For this project, we decided to use the AirBnB dataset, which can be found here: http://insideairbnb.com/get-the-data.html. We selected 4 cities: Los Angeles, CA, Portland, OR, Salem, OR, and San Diego, CA. Each city has 4 files: listings.csv, calendar.csv, reviews.csv, and neighborhoods.csv.
- Display list of stays in Portland, OR with details: name, neighbourhood, room type, how many guests it accommodates, property type and amenities, per night’s cost and is available for the next two days in descending order of rating.
- Are there any neighbourhoods in any of the cities that don’t have any listings? (Executed both on PySpark and PyMongo)
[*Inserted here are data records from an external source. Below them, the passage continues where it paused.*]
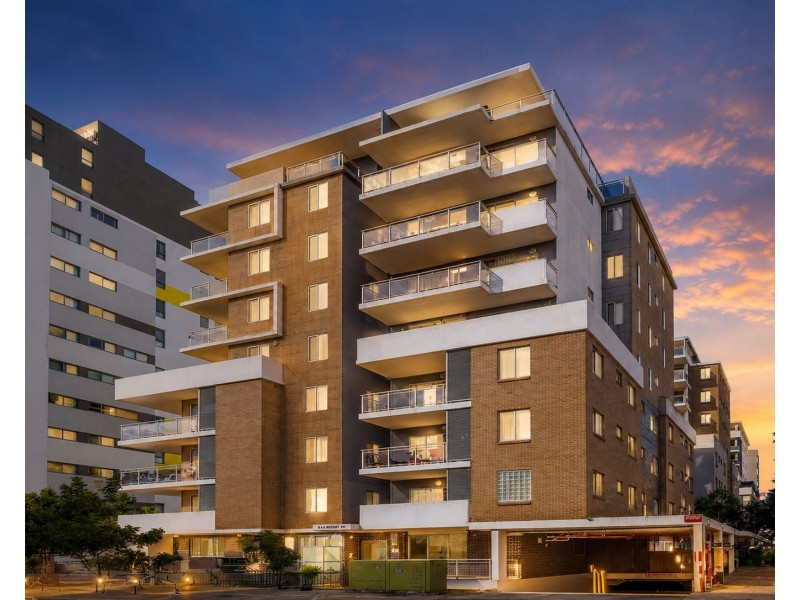 18/2-4 George St, Warwick Farm NSW 2170
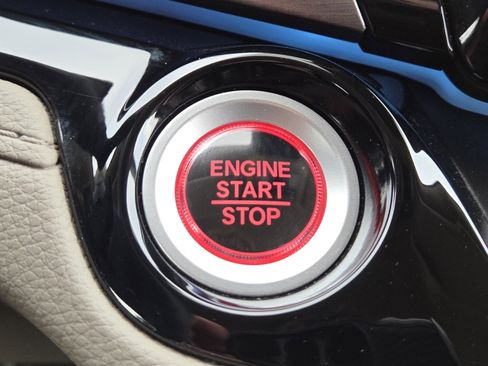 Used 2024 Honda Odyssey Touring image 33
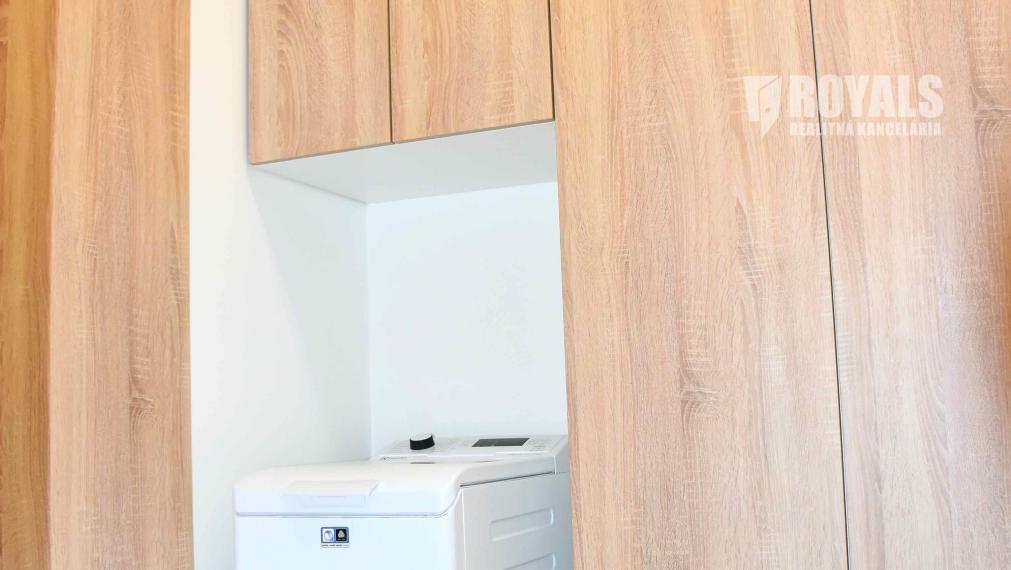 Kompletne zariadený nový 2i byt v susedstve nemocnice Bory, loggia, parkovacie miesto, Jána Langoša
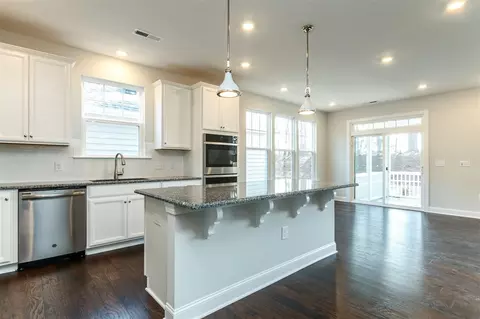302 Silverhawk Ln, Durham, NC 27703 photo 3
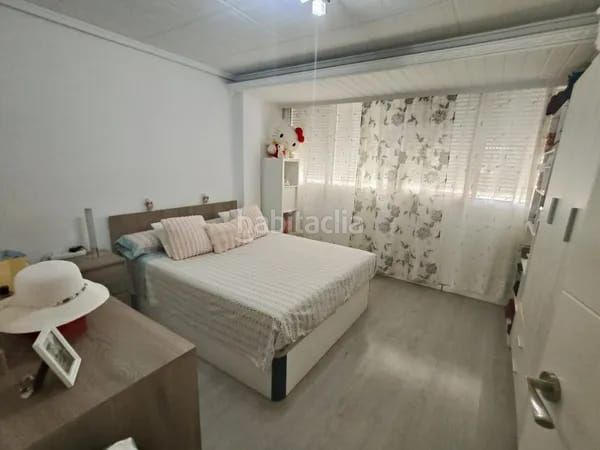 Foto ffda2934-0a8d-4963-bc5d-0daa741e1c30. Pis a Benetússer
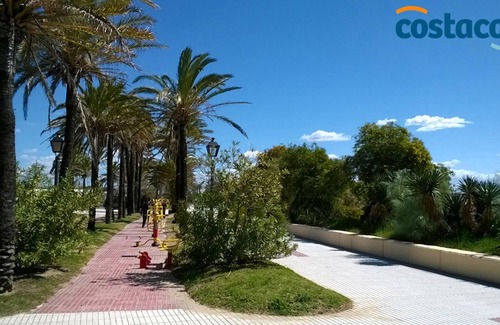 El Puerto de Santa Maria Villa | Luxury Family Villa at 50m from Natural Park with dunes & beach 300 m.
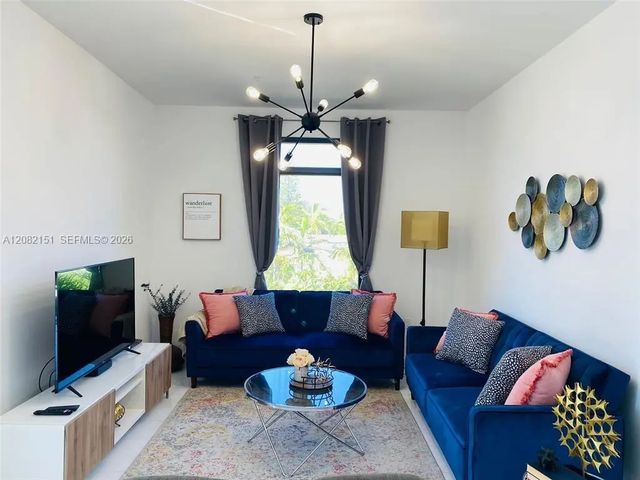 3 of 18 - 1501 N 17th Avenue, Hollywood, FL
- For “Entire home/apt” type listings in Portland provide it’s availability estimate for each month of Spring and Winter this year.
- For each city, how many reviews are received for December of each year?
- Retrieve host-related information and calculate the percentage of five-star listings for each host, based on the total number of listings. Provides insights into host performance and the proportion of highly rated listings they have.